Die Katholische Kirche steht unter Druck. Immer mehr Menschen kehren ihr Rücken. Die Gesellschaft schaut endlich genauer hin. Das ist gut so – und müsste an vielen Orten noch konsequenter geschehen.
Vor ziemlich genau zwei Jahren – im Heft 1/2020 – habe ich an dieser Stelle schon einmal einen Text über den umstrittenen Bischof-Stein-Platz in Trier veröffentlicht. Die Trierer Opferinitiative „MissBit“ hatte eine Untersuchung vorgelegt, die belegt, dass Bischof Stein in seiner Amtszeit (1967-1980) Missbrauchsvorwürfe systematisch vertuscht und beschuldigte Priester lediglich versetzt hat, so dass sie andernorts weiter ihr Unwesen treiben konnten. Meine Forderung damals: Kommt der Bitte der Opfer nach, benennt den mitten in Trier gelegen Bischof-Stein-Platz um und erkennt dem ehemaligen Bischof die Ehrenbürgerwürde ab.
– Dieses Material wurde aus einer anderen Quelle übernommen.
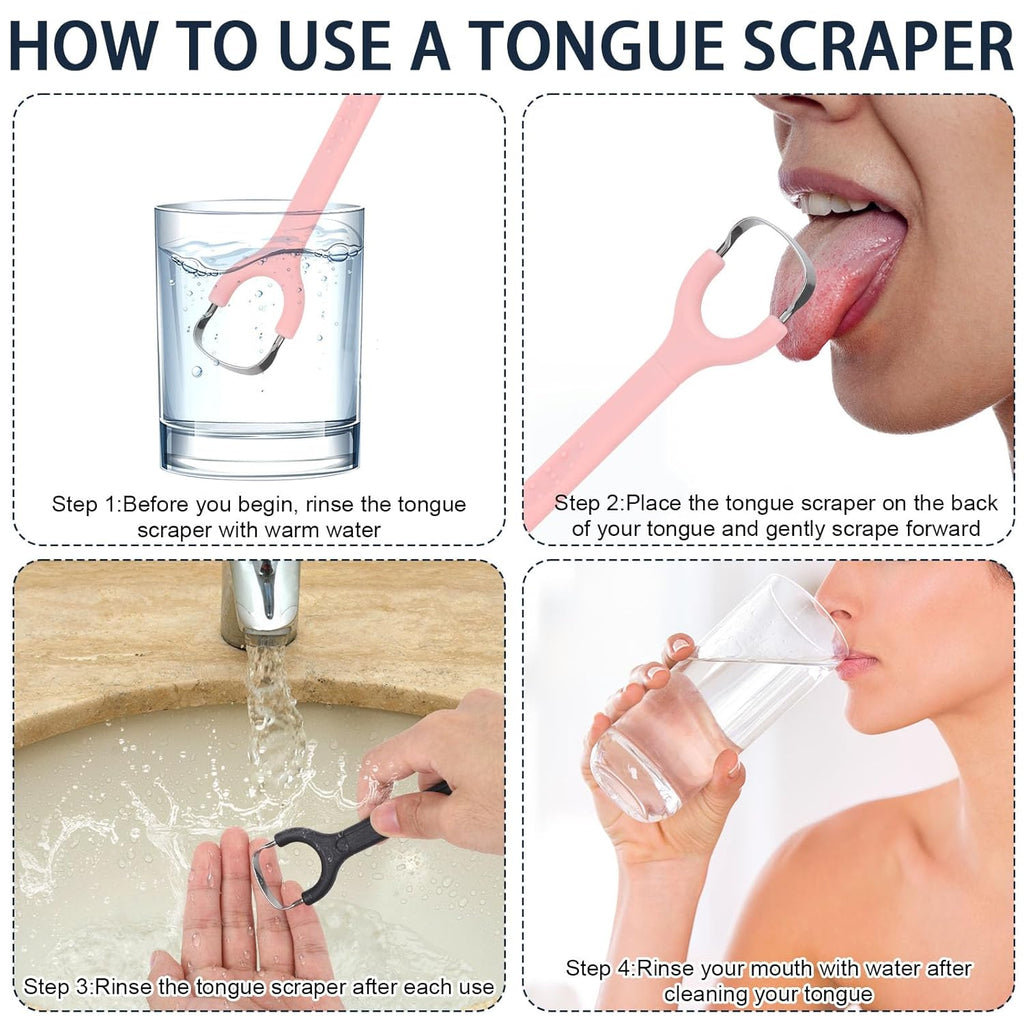 HOW TO USE A TONGUE SCRAPER

Step 1:Before you begin, rinse the tongue scraper with warm water

Step 2:Place the tongue scraper on the back of your tongue and gently scrape forward

Step 3:Rinse the tongue scraper after each use

Step 4:Rinse your mouth with water after cleaning your tongue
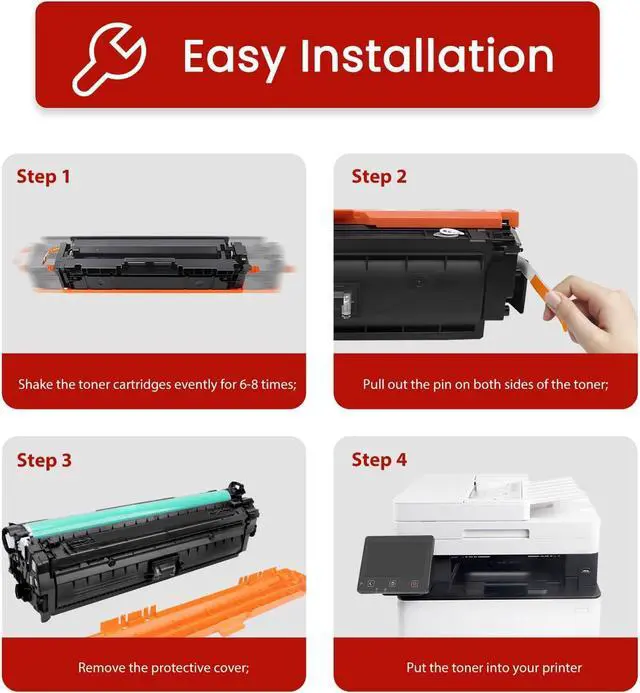 Easy Installation

Step 1

Shake the toner cartridges evently for 6-8 times;

Step 2

Pull out the pin on both sides of the toner;

Step 3

Remove the protective cover;

Step 4

Put the toner into your printer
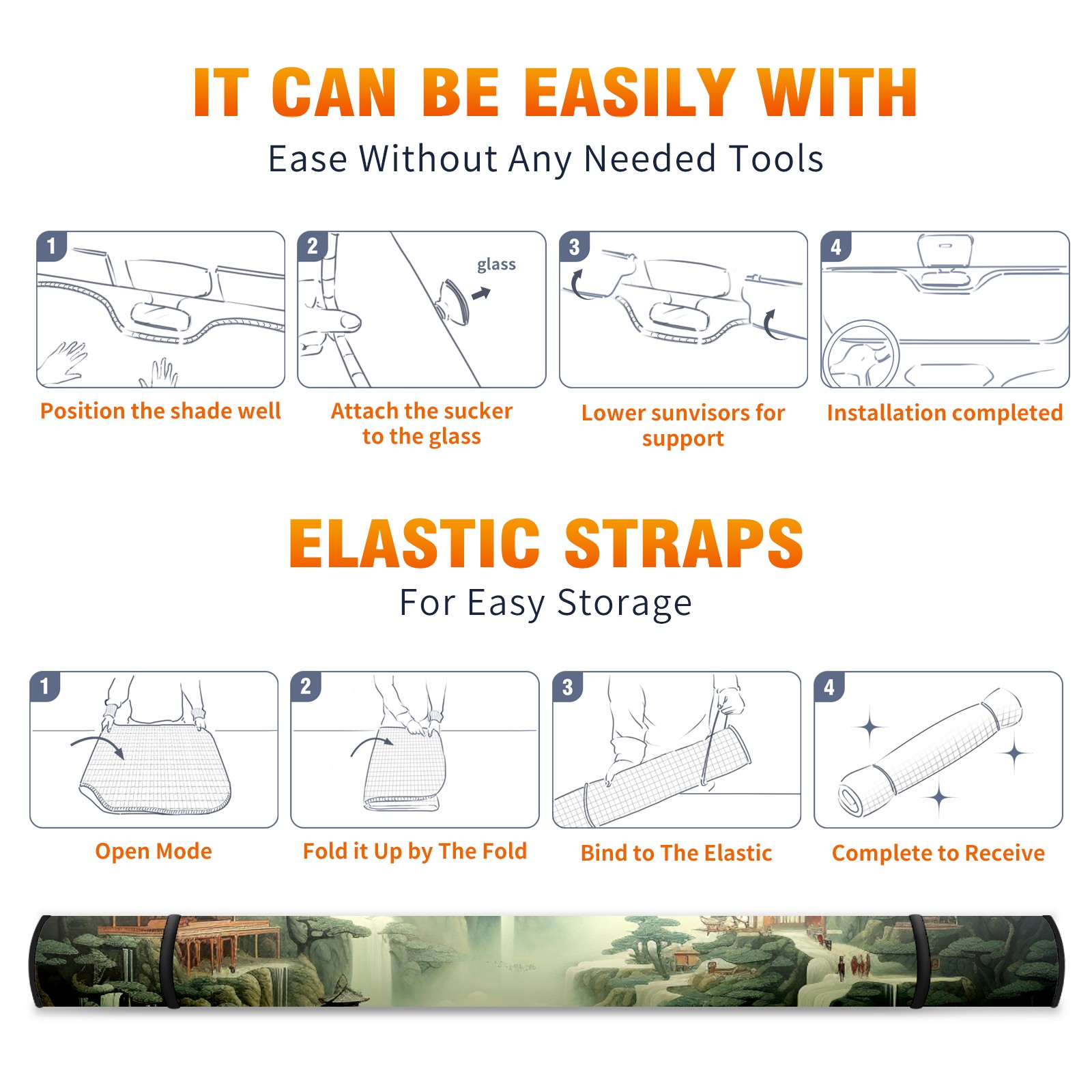 IT CAN BE EASILY WITH
Ease Without Any Needed Tools

1
Position the shade well

2
glass
Attach the sucker to the glass

3
Lower sunvisors for support

4
Installation completed

ELASTIC STRAPS
For Easy Storage

1
Open Mode

2
Fold it Up by The Fold

3
Bind to The Elastic

4
Complete to Receive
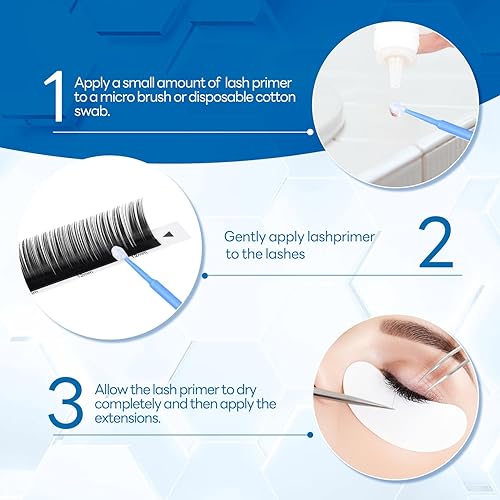 1 Apply a small amount of lash primer to a micro brush or disposable cotton swab.

Gently apply lashprimer to the lashes 2

3 Allow the lash primer to dry completely and then apply the extensions.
Seitdem ist die Katholische Kirche immer mehr unter Druck und in Erklärungsnöte geraten: „Der Spiegel“ dokumentiert kurz vor Weihnachten in einer ausführlichen Titelgeschichte das unvorstellbare Ausmaß des Missbrauchs und der Vertuschung im Bistum Trier. Fazit: Trier steht beispielhaft für mangelhafte Aufklärung und ein System, das allem eigene Würdenträger und die Institution Kirche schützen will. Ein im Januar veröffentlichtes Gutachten zum Missbrauch im Erzbistum München belastet den ehemaligen Bischof und späteren Papst Ratzinger schwer. Er habe in seiner Münchner Amtszeit die gängige Vertuschungs- und Versetzungspraxis mitbetrieben, obwohl er teilweise nachweislich um die Vorwürfe gegen die Kleriker wusste. Wenige Tage später outen sich über Hundert Mitarbeitende der Katholischen Kirche öffentlich als queer und fordern von ihrem Arbeitgeber ein Ende der Diskriminierung (www.outinchurch.de). Und in Köln hat sich Kardinal Woelki mit der Nicht-Veröffentlichung und dann Neubeauftragung eines Missbrauchsgutachtens so weit ins Abseits manövriert, dass er eine mehrmonatige Auszeit einlegen musste. Seine Rückkehr ins Amt Anfang März ist von so heftigen Portesten begleitet, dass er dem Papst seinen Amtsverzicht anbietet. Doch wie konsequente Verantwortungsübernahme auf katholisch aussieht, hatte Papst Franziskus ja bereits mit seiner „Mach weiter“-Aufforderung an Kardinal Marx deutlich gemacht …
Und in Trier? Der Bischof-Stein-Platz trägt seinen Namen immer noch und der ehemalige Kirchenfürst ist weiterhin Ehrenbürger unserer Stadt. Bei einer Expertenanhörung im Stadtrat im Februar sprachen sich der Kriminologe Christian Pfeiffer sowie Thomas Schnitzler, Historiker und MissBit-Sprecher, aufgrund der vorliegenden Erkenntnisse eindeutig für die Aberkennung der Ehrenbürgerwürde und Umbenennung des Platzes aus. Dagegen warb Gerhard Robbers, Leiter der Aufarbeitungskommission des Bistums Trier, vehement dafür zu warten, bis die Kommission Ergebnisse vorgelegt habe. Bezeichnenderweise konnte er aber nicht darlegen, an welcher Stelle die bisherigen Erkenntnisse nicht stimmen sollten. Er verwies lediglich darauf, dass man prüfen müsse, inwieweit Stein bewusst und absichtlich entschieden oder nur versehentlich Fehlentscheidungen getroffen habe.
Ich sehe das anders! Wenn die Fakten nicht bestritten werden, muss der Stadtrat ein Urteil fällen und darf nicht der Kirche nach all ihrem Versagen das Heft des Handelns überlassen. So hat es z.B. die Stadt Hildesheim gemacht und unter vergleichbaren Voraussetzungen einen Platz umbenannt. Doch in der Ratssitzung vom 23. März hat sich die große Mehrheit des Trierer Stadtrats hinter der kirchlichen Aufarbeitungskommission versteckt und den grünen Antrag auf Umbenennung des Platzes abgelehnt. Offensichtlich wird hier weiterhin lieber die „Kumpanei“ mit der in Trier immer noch mächtigen Katholischen Kirche gepflegt, anstatt sich endlich solidarisch mit den Opfern zu zeigen.